Mariama White-Hammond

Sep 30, 2018

As I watched the sunrise this morning I was reminded of the song that says,

The steadfast love of the Lord never ceases. God’s mercies never come to an end

They are new every morning, new every morning,

Great is thy faithfulness, oh Lord, Great is that faithfulness

I don’t know about you, but the last few days have been really challenging. The pain and sadness has been palpable – the tears in my eyes, the churning in my stomach the lethargy that has made me more tired that usual. Maybe if I can just go to sleep, I will wake up from this bad déjà vu dream.
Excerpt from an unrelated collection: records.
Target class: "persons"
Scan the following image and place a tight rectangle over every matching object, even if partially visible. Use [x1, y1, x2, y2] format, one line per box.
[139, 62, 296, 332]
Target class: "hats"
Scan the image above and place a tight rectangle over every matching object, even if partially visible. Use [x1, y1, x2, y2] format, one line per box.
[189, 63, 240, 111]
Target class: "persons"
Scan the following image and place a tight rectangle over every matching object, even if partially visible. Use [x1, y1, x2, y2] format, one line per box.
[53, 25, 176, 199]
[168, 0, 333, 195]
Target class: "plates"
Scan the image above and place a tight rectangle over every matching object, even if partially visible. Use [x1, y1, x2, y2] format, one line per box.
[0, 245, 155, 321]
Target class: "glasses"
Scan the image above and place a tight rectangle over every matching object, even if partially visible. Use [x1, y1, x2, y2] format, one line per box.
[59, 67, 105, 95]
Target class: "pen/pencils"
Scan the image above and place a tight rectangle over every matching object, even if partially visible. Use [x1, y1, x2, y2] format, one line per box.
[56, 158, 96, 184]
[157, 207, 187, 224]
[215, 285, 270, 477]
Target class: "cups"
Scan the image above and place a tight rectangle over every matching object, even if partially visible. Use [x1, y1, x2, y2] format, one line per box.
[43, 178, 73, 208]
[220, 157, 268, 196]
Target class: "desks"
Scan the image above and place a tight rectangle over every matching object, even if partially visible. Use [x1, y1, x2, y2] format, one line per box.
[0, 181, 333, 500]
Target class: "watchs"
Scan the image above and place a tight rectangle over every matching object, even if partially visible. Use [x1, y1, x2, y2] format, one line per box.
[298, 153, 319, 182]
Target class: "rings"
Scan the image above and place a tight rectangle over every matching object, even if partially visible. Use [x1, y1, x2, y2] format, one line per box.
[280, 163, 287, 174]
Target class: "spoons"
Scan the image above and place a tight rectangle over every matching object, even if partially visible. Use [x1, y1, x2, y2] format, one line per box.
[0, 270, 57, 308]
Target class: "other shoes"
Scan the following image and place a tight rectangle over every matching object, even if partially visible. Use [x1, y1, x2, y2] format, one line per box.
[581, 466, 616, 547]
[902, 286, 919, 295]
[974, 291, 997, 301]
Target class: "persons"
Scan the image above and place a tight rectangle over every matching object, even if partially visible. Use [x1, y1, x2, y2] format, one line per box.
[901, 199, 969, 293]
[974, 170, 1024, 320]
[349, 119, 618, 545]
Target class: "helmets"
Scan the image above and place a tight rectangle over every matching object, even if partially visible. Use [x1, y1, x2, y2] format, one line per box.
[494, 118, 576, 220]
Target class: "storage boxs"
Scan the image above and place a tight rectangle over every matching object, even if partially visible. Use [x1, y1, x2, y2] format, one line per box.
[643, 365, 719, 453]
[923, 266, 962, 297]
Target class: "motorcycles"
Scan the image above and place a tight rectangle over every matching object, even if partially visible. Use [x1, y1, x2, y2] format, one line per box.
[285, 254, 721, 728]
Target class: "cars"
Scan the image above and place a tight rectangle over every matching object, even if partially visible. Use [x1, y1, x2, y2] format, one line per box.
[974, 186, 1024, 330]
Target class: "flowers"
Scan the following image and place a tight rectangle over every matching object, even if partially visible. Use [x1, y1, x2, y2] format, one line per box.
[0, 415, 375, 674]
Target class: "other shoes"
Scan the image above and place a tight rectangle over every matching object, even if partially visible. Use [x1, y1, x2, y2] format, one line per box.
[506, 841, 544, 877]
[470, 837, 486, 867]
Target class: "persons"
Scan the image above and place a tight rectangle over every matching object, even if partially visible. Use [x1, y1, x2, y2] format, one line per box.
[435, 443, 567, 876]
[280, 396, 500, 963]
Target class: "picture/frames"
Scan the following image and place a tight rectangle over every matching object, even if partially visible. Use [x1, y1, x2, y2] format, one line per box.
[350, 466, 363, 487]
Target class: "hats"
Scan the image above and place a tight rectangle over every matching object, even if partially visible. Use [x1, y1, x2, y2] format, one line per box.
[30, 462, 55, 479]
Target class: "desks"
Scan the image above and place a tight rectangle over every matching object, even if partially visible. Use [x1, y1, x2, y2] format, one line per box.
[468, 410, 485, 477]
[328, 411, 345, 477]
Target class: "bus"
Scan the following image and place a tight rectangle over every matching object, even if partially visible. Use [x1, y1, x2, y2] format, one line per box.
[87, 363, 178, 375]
I started Thursday morning in a challenge and ultimately futile exchange with an ICE agent that yielded no relief for the person for whom I was advocating. Then I drove back to Boston for a meeting of the Massachusetts Energy Efficiency Advisory Council. It is a statewide body with 15 members only one of whom is a person of color. I knew that was the case, I knew I would be walking into a room full of predominantly wonky folks who have the ability to come to the meetings because their job allows them or requires them to. Before I got there I was well aware that for the last 10 years this group has overseen the MassSave program and even though everybody pays into the fund, every single person who has an electricity bill has a little italicized line at the bottom of their bill that tells them how much they are paying into energy efficiency – even though everyone pays in – moderate income people, renters, people who don’t speak strong English, small mom & pop business – these folks pay in and then don’t get the service.  They have been under-served for 10 years and when I stand up on their behalf I am well aware on the uniqueness of my presence, but even more I am aware of their physical absence from these spaces of power and decision-making. I was not shocked when a group that includes 6 women who attend the meetings regularly and a few men who tend to be less regular attendees ended up being represented in their presentation by the two men. None of this is abnormal in my life. I am a Black woman in the mostly white world of energy policy, I am a person of faith in a space dominated by scientific calculations, I am the embodiment on values and visions that rarely get honored when people are trying to drive for efficiency.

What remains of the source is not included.